Nancy Kissel, 41 is accused of serving her husband, former Merrill Lynch banker
Robert Kissel, a pink milkshake laced with sedatives which left him unconscious
at the foot of the bed while she bludgeoned him to death with a heavy metal
ornament on November 2, 2003.
Friends and family have testified that they had been informed the former banker
was due to discuss divorce with his wife that night because he believed she was
having an affair.
The accused has denied the murder charge and is out on bail.
She told a private doctor and police officers at the time that her husband was
drunk and beat her after she refused him sex, and then disappeared.

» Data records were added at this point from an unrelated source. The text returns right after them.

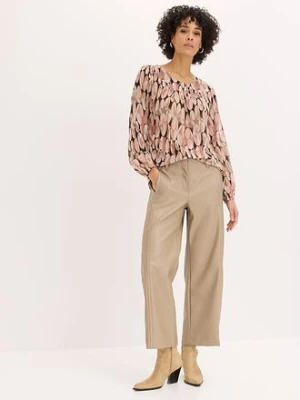 Tunika bluzkowa bonprix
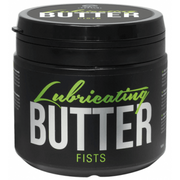 Lubricating Butter Fists 500ml-Cobeco-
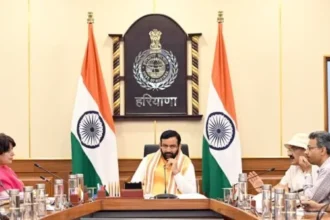 जींद में फायर एवं डिजास्टर ट्रेनिंग इंस्टीट्यूट का शिलान्यास जल्द
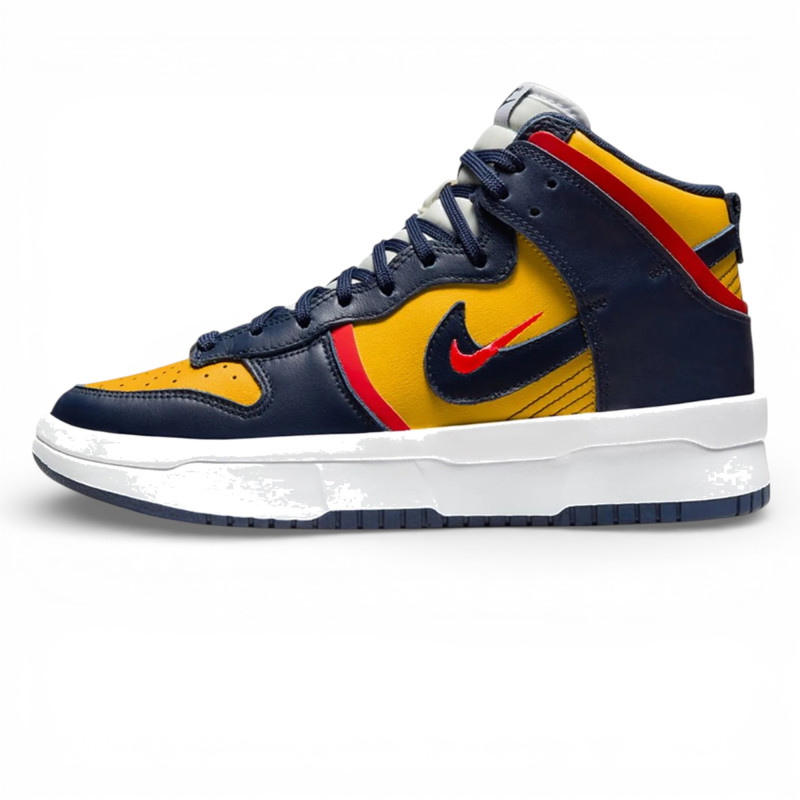 Кроссовки женские Nike Dunk High Up фото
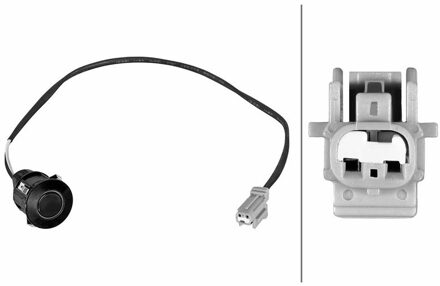 Nissan Sensor, park distance control 6PX358269481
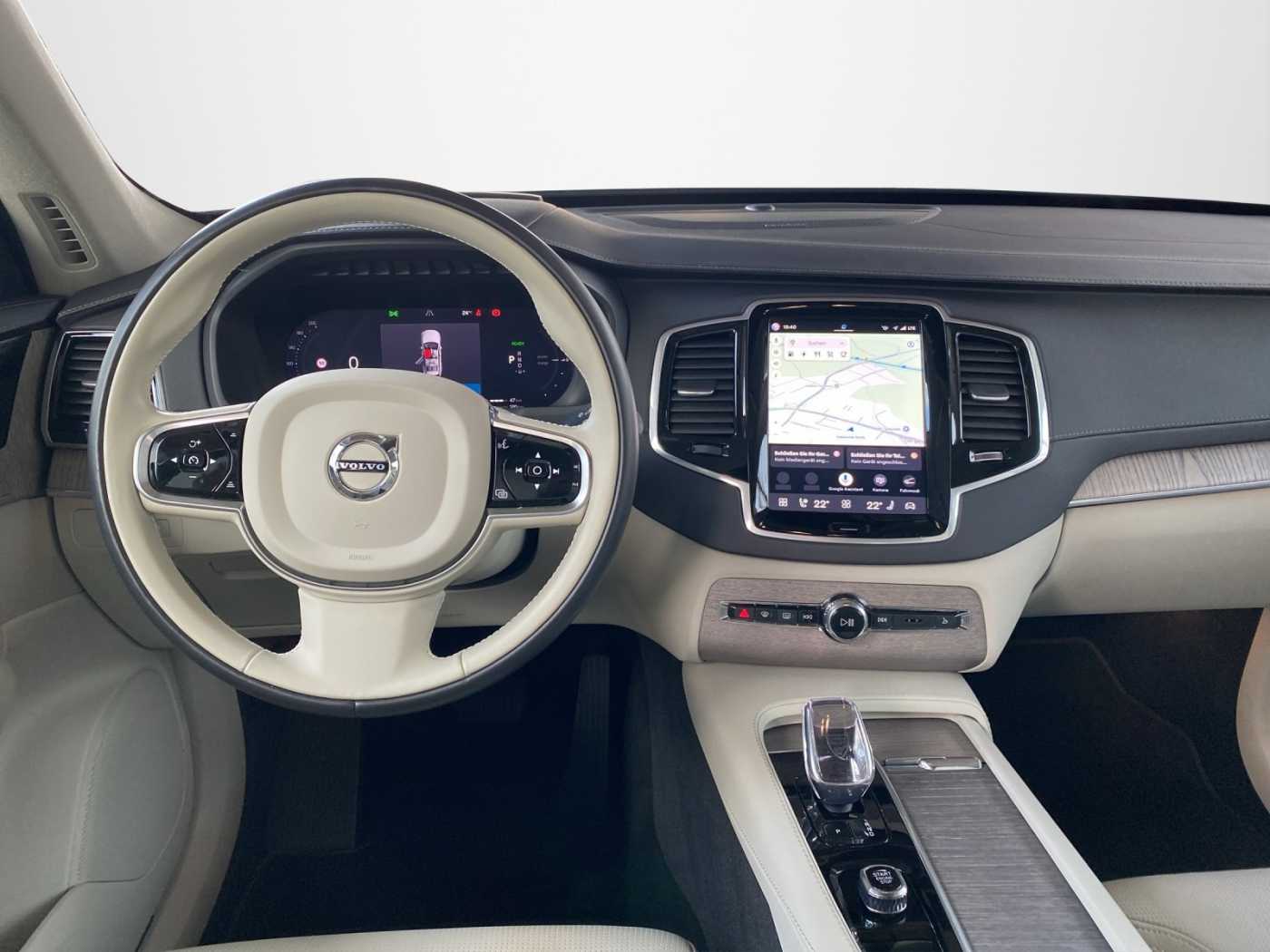 Volvo XC90 – Bild 8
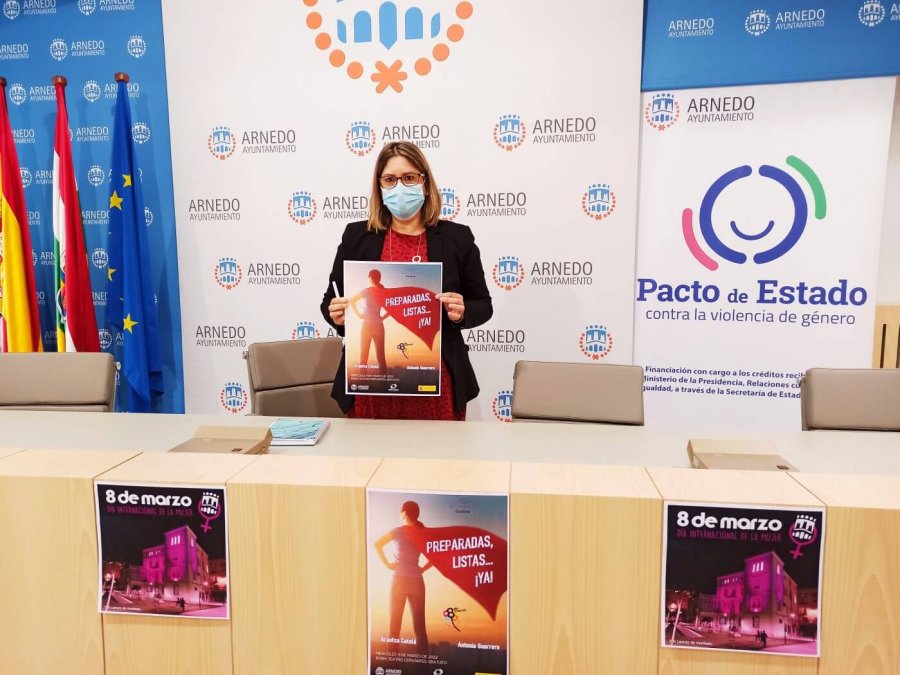 ROSA HERCE 1 marzo 2022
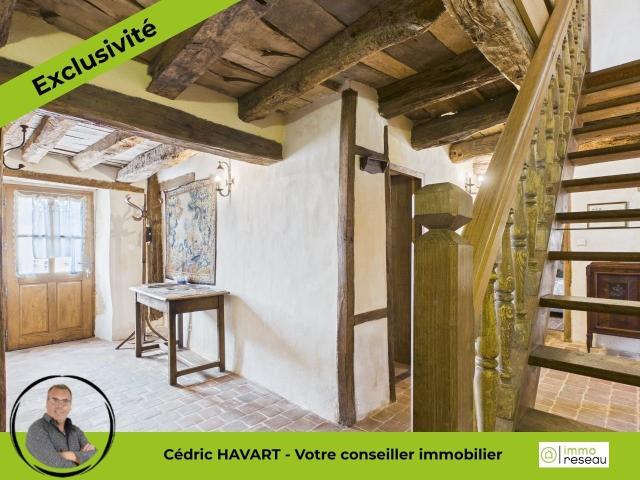 Maison 240m² Rivarennes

Robert Kissel's decomposing body was found in the early hours of November 7,
wrapped in a carpet in a storeroom at the Parkview residential complex, Tai
Tam.
On Monday, police officer Tam Chi-chung, who conducted the first scientific
search of the bedroom at the Kissel residence on November 7, testified that he
found small spots of blood on the walls, the headboard of the bed, a picture
frame, the top of a side table, the side of a wardrobe and on the television.
There was also a large brown stain on the bed beneath the bedcovers, Tam said.
He also used chemical tests to confirm that the large stain on the carpet at
the foot of the bed, originally concealed by an overlaying carpet, was blood.
Tam said a piece of cloth from the foot of the bed had been ripped off.
Under cross-examination by defense counsel Alexander King, SC, Tam said that he
only used the test once - on that large stain on the carpet - to confirm that
stains around the room were blood.
Earlier Monday, police officer Chan Ping-kong testified that he went to Parkview
at about 7pm and was instructed to try to inspect the storeroom after it was
reported that a ``large, stinky carpet'' had been moved there.
King suggested to Chan that he had gone to the storeroom to see if he could
smell anything unusual because he already suspected there might be a body
there.
Referring to photographs of the locked storeroom, King asked how it was that
Chan could ``see into'' the room.
Chan replied that he got down on his knees, with his ear to the ground and one
eye closed to try and see through the five-millimeter gap at the bottom of the
door.
``What I could see was it was dark,'' he said.
The trial continues today before Justice Michael Lunn.